14. Basılma

340 43 61
                                    

Harley ve Peter arkalarına baktığında yerde kırılmış bir kupa ve onlara şaşkınca bakan bir Tony görmeyi beklemiyorlardı.

İki kardeş birbirlerine hassiktir bakışı atarken, Tony bu sessizliği bozdu "yani kardeşsiniz?" Harley kafa salladı.

Tony hiç düşünmeden Harley'e bakıp "seni evlatlık almamı istermisin evlat?" Dediğinde bu sefer şoka giren iki genç oldu.

Evet kesinlikle bunu beklemiyorlardı. Açıkcası Harley ne dese bilemiyordu. Yıllardır onu büyüten bir annesi vardı, gerçi hoş kardeşi doğduktan sonra araları asla eskisi gibi olmamıştı.

Ama şuanki duruma baktığında hangi seçeneğin daha iyi olduğunu gözden geçirdi. Hergün kavgayla geçen yıllardır yanında yaşadığı ailesimi? Yoksa öz kardeşi ile mutlu bir ailemi? Sonuçta onuda daha yeni bulmuştu.

Derin nefes aldı ve omuz silkti "eh annemi ikna etmekte size bol şans, vekaletini verirse ben okeyim" Peter bununla genişçe gülümsedi. Tony ise bu iş bende bakışı attı "Friday" dedi ve "anlaşıldı patron" dedi mekanik ses.
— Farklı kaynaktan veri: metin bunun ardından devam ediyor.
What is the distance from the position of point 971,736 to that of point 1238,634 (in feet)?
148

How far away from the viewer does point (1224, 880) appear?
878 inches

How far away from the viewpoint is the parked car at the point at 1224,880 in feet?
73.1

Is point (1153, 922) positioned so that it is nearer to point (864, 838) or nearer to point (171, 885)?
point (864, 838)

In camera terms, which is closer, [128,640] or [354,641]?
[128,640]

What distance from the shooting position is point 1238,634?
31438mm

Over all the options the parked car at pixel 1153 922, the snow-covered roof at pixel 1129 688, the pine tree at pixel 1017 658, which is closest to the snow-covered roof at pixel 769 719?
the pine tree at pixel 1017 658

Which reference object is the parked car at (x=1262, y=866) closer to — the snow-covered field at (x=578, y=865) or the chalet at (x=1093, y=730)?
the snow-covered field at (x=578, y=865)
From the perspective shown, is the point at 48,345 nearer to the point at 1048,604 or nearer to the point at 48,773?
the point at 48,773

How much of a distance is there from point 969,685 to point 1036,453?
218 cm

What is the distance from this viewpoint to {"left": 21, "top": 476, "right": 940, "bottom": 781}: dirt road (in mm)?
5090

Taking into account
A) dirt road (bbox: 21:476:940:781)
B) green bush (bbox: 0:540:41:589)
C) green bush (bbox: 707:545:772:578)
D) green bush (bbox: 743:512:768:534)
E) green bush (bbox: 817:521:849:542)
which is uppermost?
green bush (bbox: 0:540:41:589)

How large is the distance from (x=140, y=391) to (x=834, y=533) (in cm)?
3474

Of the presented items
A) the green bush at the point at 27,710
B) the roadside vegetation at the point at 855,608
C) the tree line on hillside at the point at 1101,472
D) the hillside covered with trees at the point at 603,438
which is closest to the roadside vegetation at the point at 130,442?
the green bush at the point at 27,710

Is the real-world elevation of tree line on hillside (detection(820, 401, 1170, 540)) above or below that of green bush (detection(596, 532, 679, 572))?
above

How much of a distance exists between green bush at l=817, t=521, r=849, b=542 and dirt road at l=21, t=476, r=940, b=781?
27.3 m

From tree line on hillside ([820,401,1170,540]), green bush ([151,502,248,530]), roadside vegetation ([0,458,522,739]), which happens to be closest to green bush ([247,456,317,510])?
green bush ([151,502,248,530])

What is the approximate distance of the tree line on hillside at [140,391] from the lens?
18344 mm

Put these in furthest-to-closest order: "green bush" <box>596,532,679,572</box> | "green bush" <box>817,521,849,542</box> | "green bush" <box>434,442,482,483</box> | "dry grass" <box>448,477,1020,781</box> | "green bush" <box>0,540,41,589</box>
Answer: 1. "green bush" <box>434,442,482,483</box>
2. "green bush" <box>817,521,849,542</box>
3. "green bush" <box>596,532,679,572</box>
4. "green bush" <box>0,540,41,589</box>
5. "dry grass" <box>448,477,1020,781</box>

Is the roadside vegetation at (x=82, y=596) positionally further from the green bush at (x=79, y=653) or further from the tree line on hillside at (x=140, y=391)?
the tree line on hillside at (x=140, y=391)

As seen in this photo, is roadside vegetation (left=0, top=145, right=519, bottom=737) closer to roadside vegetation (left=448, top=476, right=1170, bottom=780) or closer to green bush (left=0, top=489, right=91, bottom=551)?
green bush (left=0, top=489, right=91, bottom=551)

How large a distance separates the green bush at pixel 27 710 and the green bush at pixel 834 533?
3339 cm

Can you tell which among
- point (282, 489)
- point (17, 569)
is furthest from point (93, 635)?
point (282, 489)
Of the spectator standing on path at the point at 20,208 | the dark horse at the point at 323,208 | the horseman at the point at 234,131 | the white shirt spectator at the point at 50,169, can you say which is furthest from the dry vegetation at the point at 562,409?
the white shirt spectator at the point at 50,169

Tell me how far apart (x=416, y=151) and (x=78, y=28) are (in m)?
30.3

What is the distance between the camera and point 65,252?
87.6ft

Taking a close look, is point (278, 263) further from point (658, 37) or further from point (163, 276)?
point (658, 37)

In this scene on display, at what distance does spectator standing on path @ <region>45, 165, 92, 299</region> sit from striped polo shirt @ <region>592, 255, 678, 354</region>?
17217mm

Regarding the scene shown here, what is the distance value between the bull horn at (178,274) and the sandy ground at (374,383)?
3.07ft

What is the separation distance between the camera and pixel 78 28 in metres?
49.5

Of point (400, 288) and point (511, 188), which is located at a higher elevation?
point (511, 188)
Sonrasında ise sabaha kadar oturup herşey hakkında konuştular. Tabi Natasha ve Pepper adeta Hulk misali onlara yatmalarını söylediklerinde üçüde ayaklanmak zorunda kaldı -yoksa valla parçalarlar bunları şakası yok-

Ertesi gün saat sabahın 4 iken, Peter'ın uykusunu bölen çalan telefonu oldu. Koyu kahverengi saçlı çocuk yarım yamalak acık gözlerle telefonunu eline aldı ve ekrandaki isme baktı.

Kırmızı Hello Kitty'im yazısını gördüğünde yüzüne bir gülümseme belirdi ve telefonu açıp kulağına götürdü.

"Sonunda açtın şu telefonu, bunuda açamasaydın o yarısı sikilmiş kuleyi basacaktım" Peter buna kıkırdadı "bende seni özledim Wade"

"Nasılsın? Röportajları izledim, kimliğini kimin öğrendiğini biliyormusun?" Dedi Wade birazda sinirli bir şekilde. Peter söylemek ve söylememek arasında kararsız kaldı.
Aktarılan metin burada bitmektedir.